Please rewrite all the entries below, replacing "eyeglasses" with "spectacles" and leaving everything else unchanged.

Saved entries
============================================================

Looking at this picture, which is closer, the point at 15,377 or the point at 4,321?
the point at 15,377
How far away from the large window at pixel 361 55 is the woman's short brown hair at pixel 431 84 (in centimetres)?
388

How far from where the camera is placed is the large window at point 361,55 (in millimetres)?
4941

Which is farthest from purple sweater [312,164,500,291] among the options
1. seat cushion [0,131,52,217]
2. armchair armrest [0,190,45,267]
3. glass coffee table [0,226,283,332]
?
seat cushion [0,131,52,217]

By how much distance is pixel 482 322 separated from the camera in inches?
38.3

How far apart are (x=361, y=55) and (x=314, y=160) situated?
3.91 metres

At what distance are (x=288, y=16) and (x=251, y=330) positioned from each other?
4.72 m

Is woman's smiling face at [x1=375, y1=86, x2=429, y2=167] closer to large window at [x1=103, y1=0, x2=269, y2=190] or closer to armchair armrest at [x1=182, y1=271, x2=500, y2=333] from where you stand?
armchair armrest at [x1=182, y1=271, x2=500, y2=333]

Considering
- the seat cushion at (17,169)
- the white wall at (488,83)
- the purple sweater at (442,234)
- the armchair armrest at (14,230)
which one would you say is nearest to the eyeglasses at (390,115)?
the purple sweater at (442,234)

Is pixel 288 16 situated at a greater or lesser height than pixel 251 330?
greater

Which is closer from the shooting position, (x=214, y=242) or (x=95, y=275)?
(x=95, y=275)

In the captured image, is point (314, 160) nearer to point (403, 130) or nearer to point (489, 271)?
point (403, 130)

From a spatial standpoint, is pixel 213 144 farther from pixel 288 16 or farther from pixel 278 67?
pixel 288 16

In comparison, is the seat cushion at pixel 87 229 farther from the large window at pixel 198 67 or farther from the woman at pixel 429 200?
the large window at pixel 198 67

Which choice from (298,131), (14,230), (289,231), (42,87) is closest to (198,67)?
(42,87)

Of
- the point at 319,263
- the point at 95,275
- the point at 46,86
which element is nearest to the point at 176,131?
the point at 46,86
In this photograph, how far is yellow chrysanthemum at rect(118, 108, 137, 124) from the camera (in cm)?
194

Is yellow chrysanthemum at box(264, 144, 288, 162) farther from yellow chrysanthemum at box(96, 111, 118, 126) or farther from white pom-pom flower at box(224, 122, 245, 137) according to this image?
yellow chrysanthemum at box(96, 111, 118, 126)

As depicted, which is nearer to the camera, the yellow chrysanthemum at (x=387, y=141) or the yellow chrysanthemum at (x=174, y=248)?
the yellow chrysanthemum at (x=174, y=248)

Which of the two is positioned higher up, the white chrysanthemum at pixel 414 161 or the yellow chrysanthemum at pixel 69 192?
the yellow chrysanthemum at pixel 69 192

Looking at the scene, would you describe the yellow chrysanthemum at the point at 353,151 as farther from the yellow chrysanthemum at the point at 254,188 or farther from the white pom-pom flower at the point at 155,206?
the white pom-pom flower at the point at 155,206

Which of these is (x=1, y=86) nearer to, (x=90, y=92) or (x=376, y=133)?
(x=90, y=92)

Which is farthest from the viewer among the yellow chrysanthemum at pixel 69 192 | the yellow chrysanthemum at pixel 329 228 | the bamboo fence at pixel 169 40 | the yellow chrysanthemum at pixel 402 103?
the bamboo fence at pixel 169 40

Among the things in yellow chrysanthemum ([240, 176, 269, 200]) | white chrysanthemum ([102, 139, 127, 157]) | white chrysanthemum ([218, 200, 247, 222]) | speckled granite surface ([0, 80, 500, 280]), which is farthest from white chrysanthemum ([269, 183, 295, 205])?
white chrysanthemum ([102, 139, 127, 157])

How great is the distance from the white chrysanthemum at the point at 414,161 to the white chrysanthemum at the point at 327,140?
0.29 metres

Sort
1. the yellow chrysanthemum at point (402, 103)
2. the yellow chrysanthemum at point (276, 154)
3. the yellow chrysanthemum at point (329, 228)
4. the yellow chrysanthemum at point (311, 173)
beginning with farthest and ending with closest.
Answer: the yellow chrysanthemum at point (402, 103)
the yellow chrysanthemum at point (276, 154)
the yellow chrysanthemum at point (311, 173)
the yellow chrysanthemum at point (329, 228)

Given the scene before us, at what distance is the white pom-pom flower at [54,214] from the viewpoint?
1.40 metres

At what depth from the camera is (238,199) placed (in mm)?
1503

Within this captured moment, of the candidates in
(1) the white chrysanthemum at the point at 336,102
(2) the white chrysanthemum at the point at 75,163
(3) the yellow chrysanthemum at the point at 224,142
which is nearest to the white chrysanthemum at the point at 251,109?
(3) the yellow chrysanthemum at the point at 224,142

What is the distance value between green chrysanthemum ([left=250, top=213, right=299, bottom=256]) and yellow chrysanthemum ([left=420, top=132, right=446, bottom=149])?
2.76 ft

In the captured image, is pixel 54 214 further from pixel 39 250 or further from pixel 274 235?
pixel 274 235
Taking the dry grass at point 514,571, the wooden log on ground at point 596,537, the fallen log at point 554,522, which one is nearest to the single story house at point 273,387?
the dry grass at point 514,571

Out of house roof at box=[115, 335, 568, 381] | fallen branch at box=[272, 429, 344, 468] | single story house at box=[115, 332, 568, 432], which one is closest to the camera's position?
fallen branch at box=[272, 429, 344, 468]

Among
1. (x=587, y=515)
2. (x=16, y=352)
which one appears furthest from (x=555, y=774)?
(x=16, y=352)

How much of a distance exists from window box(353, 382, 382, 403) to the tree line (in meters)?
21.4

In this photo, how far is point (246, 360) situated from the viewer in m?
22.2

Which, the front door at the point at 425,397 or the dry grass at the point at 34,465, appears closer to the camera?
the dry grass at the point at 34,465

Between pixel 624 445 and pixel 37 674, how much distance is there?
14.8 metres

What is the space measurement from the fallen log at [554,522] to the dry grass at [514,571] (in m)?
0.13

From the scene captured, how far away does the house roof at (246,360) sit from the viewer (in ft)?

============================================================

Output of the task
Looking at this picture, which is closer, the point at 15,377 or the point at 4,321?
the point at 15,377
How far away from the large window at pixel 361 55 is the woman's short brown hair at pixel 431 84 (in centimetres)?
388

How far from where the camera is placed is the large window at point 361,55 (in millimetres)?
4941

Which is farthest from purple sweater [312,164,500,291] among the options
1. seat cushion [0,131,52,217]
2. armchair armrest [0,190,45,267]
3. glass coffee table [0,226,283,332]
?
seat cushion [0,131,52,217]

By how much distance is pixel 482 322 separated from the camera in inches?
38.3

How far apart are (x=361, y=55) and (x=314, y=160) situated?
3.91 metres

At what distance are (x=288, y=16) and (x=251, y=330) positioned from each other?
4.72 m

Is woman's smiling face at [x1=375, y1=86, x2=429, y2=167] closer to large window at [x1=103, y1=0, x2=269, y2=190] or closer to armchair armrest at [x1=182, y1=271, x2=500, y2=333] from where you stand?
armchair armrest at [x1=182, y1=271, x2=500, y2=333]

Considering
- the seat cushion at (17,169)
- the white wall at (488,83)
- the purple sweater at (442,234)
- the armchair armrest at (14,230)
which one would you say is nearest to the spectacles at (390,115)?
the purple sweater at (442,234)

Is pixel 288 16 situated at a greater or lesser height than pixel 251 330?
greater

Which is closer from the shooting position, (x=214, y=242) or (x=95, y=275)?
(x=95, y=275)

In the captured image, is point (314, 160) nearer to point (403, 130) or nearer to point (489, 271)?
point (403, 130)

From a spatial standpoint, is pixel 213 144 farther from pixel 288 16 or farther from pixel 278 67?
pixel 288 16

In comparison, is the seat cushion at pixel 87 229 farther from the large window at pixel 198 67 or farther from the woman at pixel 429 200?
the large window at pixel 198 67

Which choice from (298,131), (14,230), (289,231), (42,87) is closest to (198,67)?
(42,87)

Of
- the point at 319,263
- the point at 95,275
- the point at 46,86
which element is nearest to the point at 176,131?
the point at 46,86
In this photograph, how far is yellow chrysanthemum at rect(118, 108, 137, 124) from the camera (in cm)?
194

Is yellow chrysanthemum at box(264, 144, 288, 162) farther from yellow chrysanthemum at box(96, 111, 118, 126) or farther from white pom-pom flower at box(224, 122, 245, 137) according to this image?
yellow chrysanthemum at box(96, 111, 118, 126)

As depicted, which is nearer to the camera, the yellow chrysanthemum at (x=387, y=141) or the yellow chrysanthemum at (x=174, y=248)?
the yellow chrysanthemum at (x=174, y=248)

Which of the two is positioned higher up, the white chrysanthemum at pixel 414 161 or the yellow chrysanthemum at pixel 69 192?
the yellow chrysanthemum at pixel 69 192

Looking at the scene, would you describe the yellow chrysanthemum at the point at 353,151 as farther from the yellow chrysanthemum at the point at 254,188 or farther from the white pom-pom flower at the point at 155,206?
the white pom-pom flower at the point at 155,206

Which of these is (x=1, y=86) nearer to, (x=90, y=92) or (x=376, y=133)?
(x=90, y=92)

Which is farthest from the viewer among the yellow chrysanthemum at pixel 69 192 | the yellow chrysanthemum at pixel 329 228 | the bamboo fence at pixel 169 40 | the yellow chrysanthemum at pixel 402 103?
the bamboo fence at pixel 169 40

Among the things in yellow chrysanthemum ([240, 176, 269, 200]) | white chrysanthemum ([102, 139, 127, 157]) | white chrysanthemum ([218, 200, 247, 222]) | speckled granite surface ([0, 80, 500, 280]), which is farthest from white chrysanthemum ([269, 183, 295, 205])?
white chrysanthemum ([102, 139, 127, 157])

How great is the distance from the white chrysanthemum at the point at 414,161 to the white chrysanthemum at the point at 327,140?
0.29 metres

Sort
1. the yellow chrysanthemum at point (402, 103)
2. the yellow chrysanthemum at point (276, 154)
3. the yellow chrysanthemum at point (329, 228)
4. the yellow chrysanthemum at point (311, 173)
beginning with farthest and ending with closest.
Answer: the yellow chrysanthemum at point (402, 103)
the yellow chrysanthemum at point (276, 154)
the yellow chrysanthemum at point (311, 173)
the yellow chrysanthemum at point (329, 228)

Given the scene before us, at what distance is the white pom-pom flower at [54,214] from the viewpoint?
1.40 metres

At what depth from the camera is (238,199) placed (in mm)?
1503

Within this captured moment, of the candidates in
(1) the white chrysanthemum at the point at 336,102
(2) the white chrysanthemum at the point at 75,163
(3) the yellow chrysanthemum at the point at 224,142
which is nearest to the white chrysanthemum at the point at 251,109?
(3) the yellow chrysanthemum at the point at 224,142

What is the distance value between green chrysanthemum ([left=250, top=213, right=299, bottom=256]) and yellow chrysanthemum ([left=420, top=132, right=446, bottom=149])?
2.76 ft

In the captured image, is pixel 54 214 further from pixel 39 250 or further from pixel 274 235?
pixel 274 235
Taking the dry grass at point 514,571, the wooden log on ground at point 596,537, the fallen log at point 554,522, which one is nearest to the single story house at point 273,387?
the dry grass at point 514,571

Out of house roof at box=[115, 335, 568, 381] | fallen branch at box=[272, 429, 344, 468] | single story house at box=[115, 332, 568, 432], which one is closest to the camera's position?
fallen branch at box=[272, 429, 344, 468]

Among
1. (x=587, y=515)
2. (x=16, y=352)
which one appears furthest from (x=555, y=774)?
(x=16, y=352)

How much of a distance exists from window box(353, 382, 382, 403) to the tree line (in meters)?
21.4

In this photo, how far is point (246, 360) situated from the viewer in m?
22.2

Which, the front door at the point at 425,397 or the dry grass at the point at 34,465, appears closer to the camera?
the dry grass at the point at 34,465

Between pixel 624 445 and pixel 37 674, how much distance is there?
14.8 metres

What is the space measurement from the fallen log at [554,522] to the dry grass at [514,571] (in m)?
0.13

From the scene captured, how far away does the house roof at (246,360) sit from the viewer (in ft)?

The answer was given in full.